Question

The tibia bone in the lower leg of an adult human will break if the compressive force on it exceeds about 4×105N (we assume that the ankle is pushing up). Suppose that someone step off a chair that is 0.40 m above the floor. If landing stiff-legged on the surface below, what minimum stopping distance does he need to avoid breaking his tibias? Assume that the mass of the person is 64 kg

Answer 1

Distance = 6.27 x 10⁻⁴m

Step-by-step explanation:

The speed just before hitting the ground may be expressed as

v = √2gh, where g is the acceleration due to gravity and h is the height

v = √(2 x 9.81 x 0.4) = 2.8 m/s

Using the work -energy theorem, we know that any work done on the object produces a change of kinetic energy in the object.

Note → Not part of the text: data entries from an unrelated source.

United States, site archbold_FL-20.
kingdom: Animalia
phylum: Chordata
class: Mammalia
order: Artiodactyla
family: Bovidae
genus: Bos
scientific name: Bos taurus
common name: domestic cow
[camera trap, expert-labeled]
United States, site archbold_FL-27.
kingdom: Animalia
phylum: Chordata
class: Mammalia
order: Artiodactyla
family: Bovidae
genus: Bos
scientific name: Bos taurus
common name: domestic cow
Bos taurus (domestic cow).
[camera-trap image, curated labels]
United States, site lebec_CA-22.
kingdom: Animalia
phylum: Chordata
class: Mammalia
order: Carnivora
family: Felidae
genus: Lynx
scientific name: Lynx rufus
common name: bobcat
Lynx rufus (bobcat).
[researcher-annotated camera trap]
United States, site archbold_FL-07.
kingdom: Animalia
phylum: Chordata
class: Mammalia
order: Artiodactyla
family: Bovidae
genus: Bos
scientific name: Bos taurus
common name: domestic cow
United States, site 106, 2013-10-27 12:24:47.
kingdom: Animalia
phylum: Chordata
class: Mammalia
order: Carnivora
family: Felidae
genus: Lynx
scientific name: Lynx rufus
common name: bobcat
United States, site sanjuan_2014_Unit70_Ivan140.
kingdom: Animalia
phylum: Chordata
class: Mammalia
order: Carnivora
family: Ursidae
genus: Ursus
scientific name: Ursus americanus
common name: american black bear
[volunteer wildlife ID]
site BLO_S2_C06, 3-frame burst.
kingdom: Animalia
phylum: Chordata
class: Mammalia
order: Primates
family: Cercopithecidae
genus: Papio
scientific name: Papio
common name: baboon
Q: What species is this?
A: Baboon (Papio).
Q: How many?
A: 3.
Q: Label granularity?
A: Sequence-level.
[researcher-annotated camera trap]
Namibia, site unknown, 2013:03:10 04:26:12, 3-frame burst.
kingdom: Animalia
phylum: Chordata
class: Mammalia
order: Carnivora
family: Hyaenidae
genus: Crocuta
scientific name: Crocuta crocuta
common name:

Hence

Net Work = Final Kinetic Energy - Initial Kinetic Energy

The initial condition is stationary hence the initial Kinetic Energy = 0

Net Work may be written as

Net Work = Force x Distance = Final Kinetic Energy

4 x 10⁵ x d = (1/2) x mass x velocity²

d = {(1/2) x 64 x 2.8²}/(4 x 10⁵) = 6.27 x 10⁻⁴m

6.27 x 10⁻⁴m is the minimum stopping distance to avoid breaking his tibias.